Bgtupun sebaliknya kalau saya mau ke sekolah dikira saya mau pergi pacaran,Astagfirullah aladzim.diumur saya yang masih kecil belum tahu apa2 sudah dituduh yang bukan2 sama kakak sendiri betapa sakitnya hatiku saat itu.tapi apalah daya tidak tempat mengadu.saya Hanya tidak pernah mengeluh.
Dipikiranku selama saya msih bisa kuat menjalani semua siksaan ini.saya rela demi orangtuaku.singkat cerita saya lulus SD rencananya mau lanjut SMP diwaktu yang bersamaan dia melarangku sekolah katanya.bkin hbis2 uang saja.pdahal dia kerjanya apa,hanya memeras orangtua.dikala tidak ad uang dia mengamuk.sampai3 orangtuaku harus meminjam uang ke tetangga.kdang saya kasihan lihat orangtuaku,tapi saya bisanya apa,saya jg masih di bantu orangtua juga.
Tp kala itu tekadku sudah bulat saya harus sekolah sambil kerja tidak wktu untuk bermain sperti teman2 yang lain karena saya tidak mau membebani orangtuaku.jadi pada saat itu saya ptuskan sendiri pergi mendftar sekolah SMP.Mudah2n saya lulus dalam hatiku.karena pada masa itu,apa2 semua pakai uang.sedangkan saya tidak ada pegangan uang sama sekali.mau minta sama mamaku takut ketahuan sama kakak.jadi dengan modal nekat saya mendaftar.di luar dugaan saya,akhirnya lulus jg.senangnya hatiku tiada taranya.akhirny stlah selsai pengumuman di sekolah bahwa saya lulus.sya pun berencana cari kerja paruh waktu.mengingat pagi saya sekolah.jadi saya cari kerja untuk siang hari.

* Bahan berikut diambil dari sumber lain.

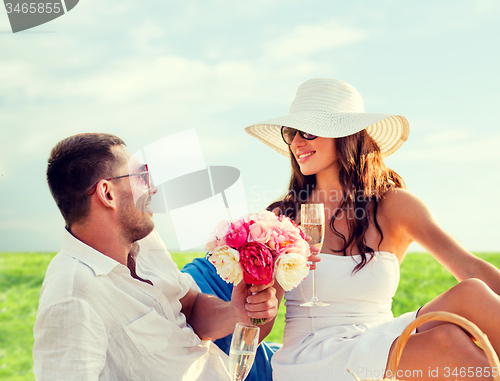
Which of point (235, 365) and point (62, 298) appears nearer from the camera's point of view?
point (62, 298)

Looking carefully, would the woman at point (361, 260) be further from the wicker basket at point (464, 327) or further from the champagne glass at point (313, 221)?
the wicker basket at point (464, 327)

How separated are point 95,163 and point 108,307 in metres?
0.70

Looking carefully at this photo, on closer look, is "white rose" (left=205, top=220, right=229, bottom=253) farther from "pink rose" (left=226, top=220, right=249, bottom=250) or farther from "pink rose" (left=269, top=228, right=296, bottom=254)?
"pink rose" (left=269, top=228, right=296, bottom=254)

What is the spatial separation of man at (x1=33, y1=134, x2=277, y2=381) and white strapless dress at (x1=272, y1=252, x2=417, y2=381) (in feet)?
1.61

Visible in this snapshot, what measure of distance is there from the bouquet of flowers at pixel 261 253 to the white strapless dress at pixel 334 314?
74cm

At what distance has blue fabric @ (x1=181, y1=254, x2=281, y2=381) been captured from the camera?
287cm

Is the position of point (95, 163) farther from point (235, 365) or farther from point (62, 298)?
point (235, 365)

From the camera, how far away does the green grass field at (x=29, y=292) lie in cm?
818

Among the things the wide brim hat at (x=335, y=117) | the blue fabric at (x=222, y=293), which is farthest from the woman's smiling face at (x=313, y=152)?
the blue fabric at (x=222, y=293)

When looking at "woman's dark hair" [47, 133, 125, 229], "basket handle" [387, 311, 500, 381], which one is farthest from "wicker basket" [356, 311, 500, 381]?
"woman's dark hair" [47, 133, 125, 229]

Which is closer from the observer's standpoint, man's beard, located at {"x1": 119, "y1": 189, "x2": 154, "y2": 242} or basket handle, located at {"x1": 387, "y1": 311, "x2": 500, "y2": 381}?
basket handle, located at {"x1": 387, "y1": 311, "x2": 500, "y2": 381}

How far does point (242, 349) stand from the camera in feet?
6.16

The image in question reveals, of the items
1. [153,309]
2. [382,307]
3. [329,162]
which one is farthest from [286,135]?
[153,309]

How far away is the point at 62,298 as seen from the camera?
175 cm
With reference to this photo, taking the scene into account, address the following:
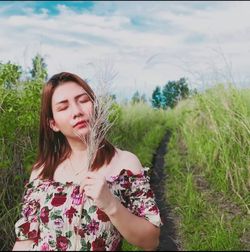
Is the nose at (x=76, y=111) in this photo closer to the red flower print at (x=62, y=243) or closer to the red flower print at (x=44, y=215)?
the red flower print at (x=44, y=215)

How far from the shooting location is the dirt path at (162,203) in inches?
152

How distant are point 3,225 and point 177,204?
1.93 meters

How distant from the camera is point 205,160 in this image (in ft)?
19.0

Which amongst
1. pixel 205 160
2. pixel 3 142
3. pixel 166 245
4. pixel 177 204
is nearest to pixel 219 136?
pixel 205 160

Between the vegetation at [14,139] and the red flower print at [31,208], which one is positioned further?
the vegetation at [14,139]

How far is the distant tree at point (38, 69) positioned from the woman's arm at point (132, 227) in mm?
2359

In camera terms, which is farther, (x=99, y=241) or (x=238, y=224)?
(x=238, y=224)

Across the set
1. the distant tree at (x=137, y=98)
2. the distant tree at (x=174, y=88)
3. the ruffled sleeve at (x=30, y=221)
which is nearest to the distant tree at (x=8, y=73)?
the ruffled sleeve at (x=30, y=221)

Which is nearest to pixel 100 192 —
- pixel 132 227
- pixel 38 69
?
pixel 132 227

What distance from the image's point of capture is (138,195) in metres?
2.24

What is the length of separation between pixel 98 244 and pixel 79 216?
0.16 metres

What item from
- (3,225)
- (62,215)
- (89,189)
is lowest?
(3,225)

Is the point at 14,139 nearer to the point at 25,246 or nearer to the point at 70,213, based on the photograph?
the point at 25,246

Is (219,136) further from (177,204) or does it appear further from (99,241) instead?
(99,241)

Lagipula saya belum langsung masuk sekolah.jdi keesokan harinya saya ke tetangga minta bantuan untk di Carikan pekerjaan yg mudah bgiku dan di usiaku yg msih belia.kbtulan pihak sekolah libur 3 hri jadi kugunakan waktuku cari uang tak lupa berdoa dan mnta izin sama orangtua.walaupun orangtuaku berat untk mengizinkan ku bekerja sebagai buruh tani tp mau bgmana lagi.tidak ada pekerjaan lain.jadi semua ku iyakan sja.

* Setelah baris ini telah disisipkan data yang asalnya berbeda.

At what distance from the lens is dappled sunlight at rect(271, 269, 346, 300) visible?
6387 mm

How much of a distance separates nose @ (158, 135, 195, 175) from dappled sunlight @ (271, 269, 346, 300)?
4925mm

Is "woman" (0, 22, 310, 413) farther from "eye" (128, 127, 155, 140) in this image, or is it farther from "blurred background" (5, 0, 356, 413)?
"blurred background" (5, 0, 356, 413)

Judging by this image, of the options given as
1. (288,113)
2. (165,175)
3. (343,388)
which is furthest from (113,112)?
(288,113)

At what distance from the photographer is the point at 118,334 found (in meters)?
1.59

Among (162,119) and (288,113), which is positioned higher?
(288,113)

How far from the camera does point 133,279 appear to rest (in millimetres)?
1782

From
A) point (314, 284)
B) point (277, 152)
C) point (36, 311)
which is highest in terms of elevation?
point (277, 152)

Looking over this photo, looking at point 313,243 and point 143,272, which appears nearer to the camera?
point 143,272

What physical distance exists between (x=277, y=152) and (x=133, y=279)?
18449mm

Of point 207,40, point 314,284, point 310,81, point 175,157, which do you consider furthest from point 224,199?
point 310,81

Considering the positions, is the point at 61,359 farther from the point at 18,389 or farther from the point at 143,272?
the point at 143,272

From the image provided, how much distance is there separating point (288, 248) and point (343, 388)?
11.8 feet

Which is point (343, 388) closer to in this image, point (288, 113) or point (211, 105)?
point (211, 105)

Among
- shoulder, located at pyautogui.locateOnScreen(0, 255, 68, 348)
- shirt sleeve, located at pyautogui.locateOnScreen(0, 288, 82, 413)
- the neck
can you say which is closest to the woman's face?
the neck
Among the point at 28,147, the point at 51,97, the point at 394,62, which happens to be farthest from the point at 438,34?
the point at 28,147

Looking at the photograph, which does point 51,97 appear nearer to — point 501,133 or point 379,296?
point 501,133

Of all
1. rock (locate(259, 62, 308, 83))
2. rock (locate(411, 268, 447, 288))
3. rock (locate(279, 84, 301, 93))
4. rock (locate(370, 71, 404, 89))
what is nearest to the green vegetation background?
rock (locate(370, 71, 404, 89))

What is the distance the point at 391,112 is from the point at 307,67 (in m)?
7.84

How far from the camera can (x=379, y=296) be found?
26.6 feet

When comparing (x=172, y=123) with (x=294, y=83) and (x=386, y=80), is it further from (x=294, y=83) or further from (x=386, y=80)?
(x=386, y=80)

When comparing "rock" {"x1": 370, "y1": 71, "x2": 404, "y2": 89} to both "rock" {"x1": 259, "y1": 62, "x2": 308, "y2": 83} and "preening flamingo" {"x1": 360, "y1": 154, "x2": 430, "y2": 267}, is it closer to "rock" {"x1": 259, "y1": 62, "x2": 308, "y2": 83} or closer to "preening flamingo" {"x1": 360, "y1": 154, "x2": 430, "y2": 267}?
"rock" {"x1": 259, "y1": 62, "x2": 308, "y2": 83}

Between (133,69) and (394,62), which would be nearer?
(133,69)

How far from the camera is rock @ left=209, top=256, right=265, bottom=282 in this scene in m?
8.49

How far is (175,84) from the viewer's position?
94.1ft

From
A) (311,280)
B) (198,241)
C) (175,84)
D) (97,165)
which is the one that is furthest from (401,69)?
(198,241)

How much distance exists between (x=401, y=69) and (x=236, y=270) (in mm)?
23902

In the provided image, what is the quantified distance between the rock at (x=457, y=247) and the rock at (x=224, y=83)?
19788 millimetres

Jadi pada saat saya menunggu panggilan tetangga sy duduk diam.kmdian berdoa dalam hati semoga saya di mudahkan dan di beri kelncaran dalam saya bekerja.hngga saya bisa sekolah tanpa membebani kedua orangtuaku.nantilah pada saat saya btuh bantuan Bru saya minta.karena saya kasihan kebtuhan sehari2 saja belum cukup,belum lagi biaya sekolah.seiring waktu berjalan saya mampu bekerja sesuai dengan kemampuanku.walaupun kupaksakan Karena tidak biasa.namun apalah daya sya hanya orang yg tidak mampu.setiap malam saya hanya bnyak diam dan merenungi perjalanan hidupku.tapi semuanya selalu kusyukuri apa yg ada,dibandingkan teman yang lain.